• DIRECTIONS: From the listing below, pick out each line that contains the word "nearest". Case counts.

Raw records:
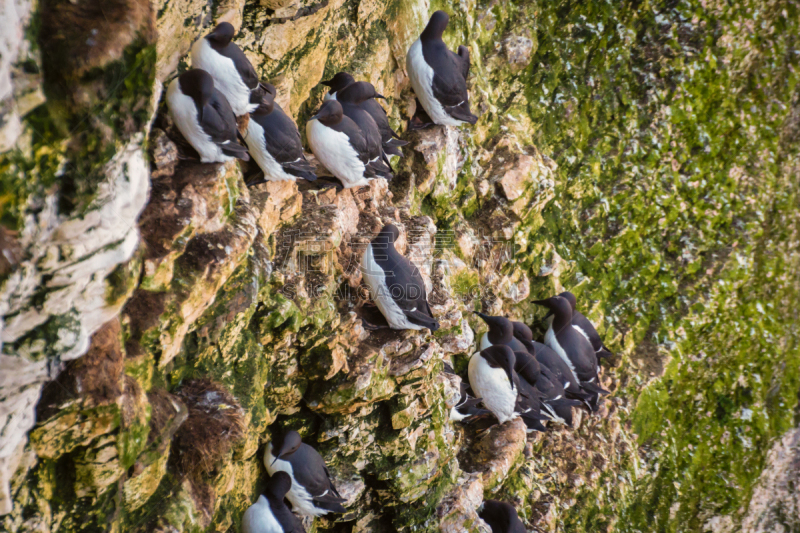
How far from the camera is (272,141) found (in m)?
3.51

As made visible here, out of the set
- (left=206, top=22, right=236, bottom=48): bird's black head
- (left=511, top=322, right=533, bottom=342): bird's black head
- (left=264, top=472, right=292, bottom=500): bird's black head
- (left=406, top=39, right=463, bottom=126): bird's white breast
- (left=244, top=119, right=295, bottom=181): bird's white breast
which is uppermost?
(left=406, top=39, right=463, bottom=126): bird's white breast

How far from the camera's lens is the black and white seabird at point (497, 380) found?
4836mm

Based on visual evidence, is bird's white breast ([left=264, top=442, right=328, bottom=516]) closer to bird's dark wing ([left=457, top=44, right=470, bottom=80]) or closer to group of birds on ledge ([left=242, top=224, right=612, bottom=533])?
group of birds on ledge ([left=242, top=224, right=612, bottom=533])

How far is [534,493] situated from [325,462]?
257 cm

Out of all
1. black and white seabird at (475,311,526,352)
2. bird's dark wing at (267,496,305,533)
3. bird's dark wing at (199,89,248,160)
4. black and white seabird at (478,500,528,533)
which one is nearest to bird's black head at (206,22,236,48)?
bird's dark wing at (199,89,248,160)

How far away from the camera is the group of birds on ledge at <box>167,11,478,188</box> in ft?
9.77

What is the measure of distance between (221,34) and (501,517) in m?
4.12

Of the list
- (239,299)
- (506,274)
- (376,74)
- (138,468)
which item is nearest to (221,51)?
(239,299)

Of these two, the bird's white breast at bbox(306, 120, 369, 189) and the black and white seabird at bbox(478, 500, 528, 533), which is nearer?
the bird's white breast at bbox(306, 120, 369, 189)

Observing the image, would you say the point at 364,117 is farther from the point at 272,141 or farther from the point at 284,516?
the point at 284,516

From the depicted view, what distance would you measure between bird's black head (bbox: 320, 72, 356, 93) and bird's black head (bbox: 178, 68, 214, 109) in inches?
...
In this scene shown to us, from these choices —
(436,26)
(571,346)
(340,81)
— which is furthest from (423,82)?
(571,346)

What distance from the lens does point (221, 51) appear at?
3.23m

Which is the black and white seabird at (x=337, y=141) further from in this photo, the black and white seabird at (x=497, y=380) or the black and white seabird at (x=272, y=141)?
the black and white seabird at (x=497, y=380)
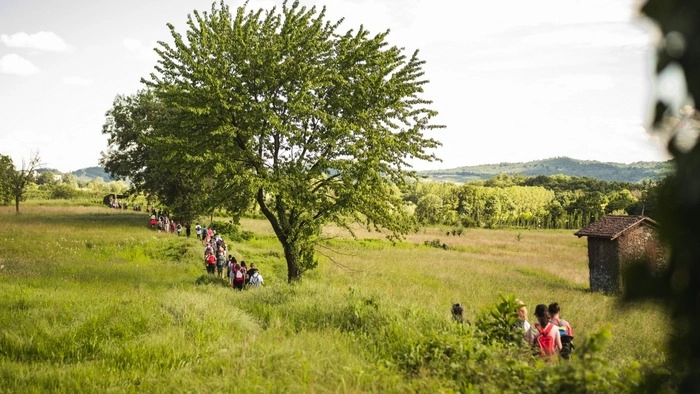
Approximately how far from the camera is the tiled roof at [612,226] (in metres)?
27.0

• EXERCISE RESPONSE:
which one is nearest to bird's black head at (206,22,236,48)?
which item is nearest to (221,51)?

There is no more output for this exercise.